A new study led by researchers from the Instituto Gulbenkian de Ciência in Portugal has provided evidence of the chemical mechanisms behind the spreading of fear among zebrafish, hinting that human empathy could have originated in our aquatic ancestors hundreds of millions of years ago.
Seeing other members of a social group react in fear is handy for anticipating danger. With numerous eyes keeping watch, you have a better chance of getting out alive if you can detect another's panic at a glance.
Fish are no exception. Previous studies on zebrafish (Danio rerio) provided insights into their transmission of alarm responses, presented as erratic and freezing behavior in individuals, and the elevation of cortisol levels in nearby observers.
Perhaps surprisingly, the degree of fear observers experience depends on whether their buddies look distressed or a complete stranger. The greater the familiarity between the fish, the greater the stress response in the bystander watching the distress unfold.
Central to emotional signaling in animals such as ourselves is the peptide oxytocin. Though commonly referred to as the love hormone, thanks to how it promotes social engagement, its rule over animal biology is far more complicated than making us crave hugs.
To better understand the role the hormone could play in the transmission of fear in zebrafish, the researchers used mutant varieties that had broken versions of the chemical and two of its receptors.
Since zebrafish – like others in its order – release a chemical cue from their skin when injured that also provokes a response in nearby individuals, the team placed unfamiliar fish into separate tanks where they could still see others swim. This allowed them to tweak the controls, adding or withholding chemical cues to the water at will.
Watching a distressed shoal from afar, fish with functional oxytocin hormones and receptors all froze as expected. Mutated versions of the zebrafish, however, swam on like silvery little psychopaths, barely caring one whit for their terrorized neighbors.
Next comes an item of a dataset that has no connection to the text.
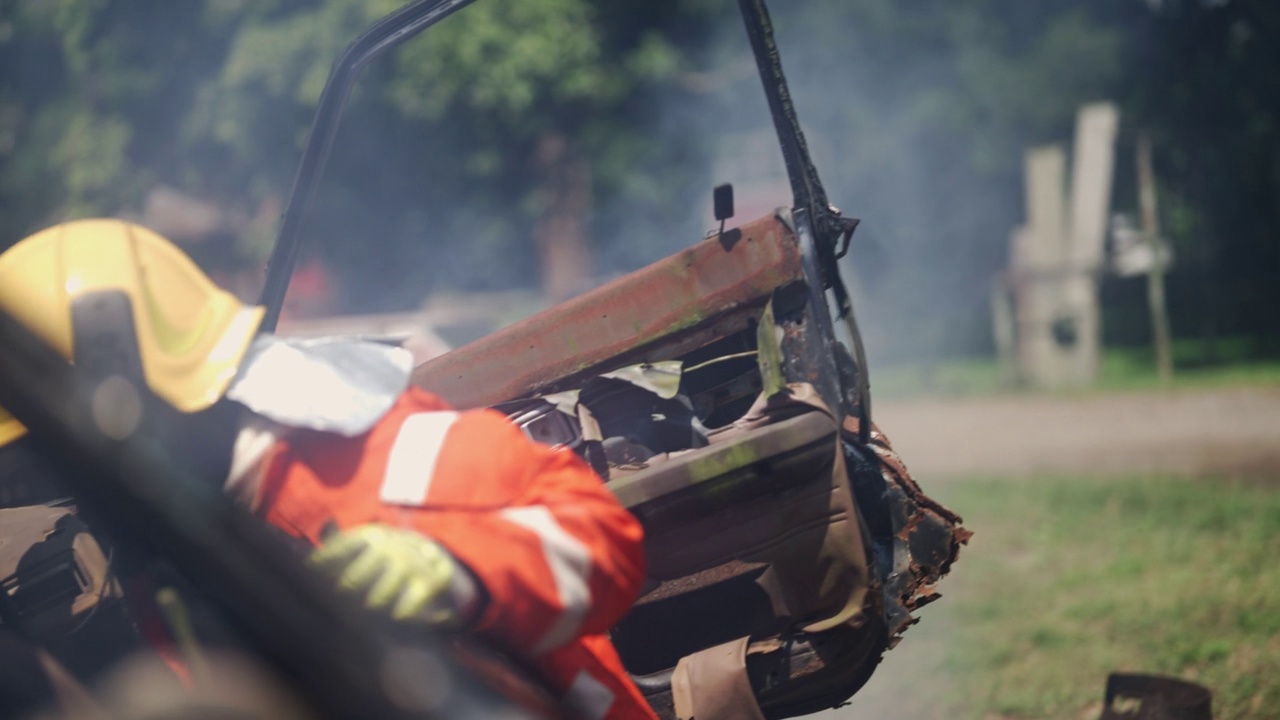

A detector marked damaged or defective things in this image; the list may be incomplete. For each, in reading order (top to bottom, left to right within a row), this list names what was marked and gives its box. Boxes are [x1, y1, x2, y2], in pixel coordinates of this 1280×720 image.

Adding oxytocin to the water or injecting it straight into select mutants changed their tune, further demonstrating the social hormone was responsible for their sensing of fear in others.
Follow-up investigations on the fish using neuronal activity markers tracked responses deep inside their brain, finding parallels between the areas responsible for their reactions and those responsible for emotional contagions in rodents.
Based on these findings, it could be concluded that the biology of experiencing stress after witnessing fear responses in another is similar enough in all vertebrates to have evolved in a shared ancestor.
In its simplest form, the release of oxytocin could also simply trigger a mirroring of behaviors in the fish. Seeing distress in a fellow swimmer may just create the same internal response in their peers, for example.
To see if this was what was happening, the researchers showed individual fish video clips of others in distress or neutral states before placing them together, along with some other fish, after a short amount of time had passed.
Interestingly, the observer preferred to cuddle up to the individuals they'd previously seen distressed than to the neutral-acting fish, suggesting something more had to be going on.
Just how deeply we might read into the experiment is hard to say. It's easy for us to see our own behaviors in the fish – we've had millions of years of evolution setting our empathy systems to hyperdrive, after all.
It's tempting to think the biochemical machinery responsible for our own social behaviors are built on foundations very similar to the mechanisms of fear contagion in fish.
"However, to what extent the social contagion of fear observed in zebrafish and in mammals is homologous, or represents a case of convergent evolution, remains an open question," the authors admit.
Perhaps a rom-com for zebrafish is overdue for release?
This research was published in Science.